And yet, politicians and policy makers across the U.S. and Canada, by their silence on the issue, continue to promote the big fib that idling is ‘no big deal.’ It’s as if they are telling the public “we don’t account for it, and neither should you. Go ahead and idle, it’s no big deal.” The inference is somehow, like magic, we will decarbonize our transportation system while actively ignoring the epidemic of idling fossil-fuelled vehicles all around us.?
A prime example:?The North Carolina Deep Decarbonization Pathways Analysis . Nowhere in this analysis can we find a reference to idle reduction or conservation of fuel from the state’s 3.2 Million fossil-fuelled vehicles. The words ‘idle’ or idling’ are nowhere to be found.?

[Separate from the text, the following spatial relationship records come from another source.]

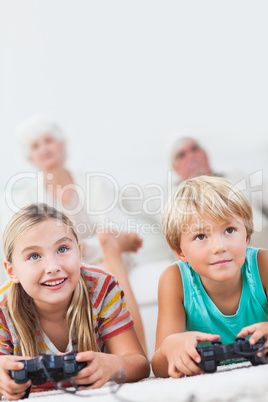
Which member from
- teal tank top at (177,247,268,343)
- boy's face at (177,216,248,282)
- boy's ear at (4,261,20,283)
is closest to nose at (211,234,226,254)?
boy's face at (177,216,248,282)

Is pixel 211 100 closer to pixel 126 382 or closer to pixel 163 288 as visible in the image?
pixel 163 288

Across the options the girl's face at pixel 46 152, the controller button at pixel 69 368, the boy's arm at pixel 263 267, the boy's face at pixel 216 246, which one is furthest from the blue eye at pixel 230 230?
the girl's face at pixel 46 152

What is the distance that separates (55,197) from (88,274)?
0.46 meters

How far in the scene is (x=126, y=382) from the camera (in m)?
0.74

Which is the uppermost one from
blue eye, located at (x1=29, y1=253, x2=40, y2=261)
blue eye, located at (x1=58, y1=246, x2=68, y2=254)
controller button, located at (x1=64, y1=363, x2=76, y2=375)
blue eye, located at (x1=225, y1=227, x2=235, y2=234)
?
blue eye, located at (x1=225, y1=227, x2=235, y2=234)

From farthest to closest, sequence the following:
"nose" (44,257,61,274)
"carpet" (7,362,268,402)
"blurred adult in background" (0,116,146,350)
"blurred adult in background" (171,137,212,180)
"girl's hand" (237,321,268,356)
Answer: "blurred adult in background" (171,137,212,180) < "blurred adult in background" (0,116,146,350) < "nose" (44,257,61,274) < "girl's hand" (237,321,268,356) < "carpet" (7,362,268,402)

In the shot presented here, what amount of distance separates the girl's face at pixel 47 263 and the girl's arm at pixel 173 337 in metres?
0.16

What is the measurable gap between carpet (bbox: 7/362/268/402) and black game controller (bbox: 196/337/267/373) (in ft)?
0.08

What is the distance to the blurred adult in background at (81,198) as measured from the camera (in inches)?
43.9

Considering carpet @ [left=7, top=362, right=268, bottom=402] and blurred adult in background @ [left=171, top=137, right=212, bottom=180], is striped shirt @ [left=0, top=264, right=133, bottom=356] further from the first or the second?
blurred adult in background @ [left=171, top=137, right=212, bottom=180]

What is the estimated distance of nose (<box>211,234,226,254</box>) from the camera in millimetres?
755

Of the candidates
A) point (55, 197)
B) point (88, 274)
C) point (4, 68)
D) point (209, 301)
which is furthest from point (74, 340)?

These days, one literally requires blinders not to see the line-up of idling vehicles outside our kids’ schools, fouling the air inside and outside schools from coast to coast. The generation of carbon emissions from idling is truly appalling; typical American and Canadian motorists adding 100, 200 and 300 engine hours of idle time because they believe in ‘60’s idling myths’ handed down from the carburetor age as social gospel – “idling is good,” “restarts are bad” and “long warmups are good.”?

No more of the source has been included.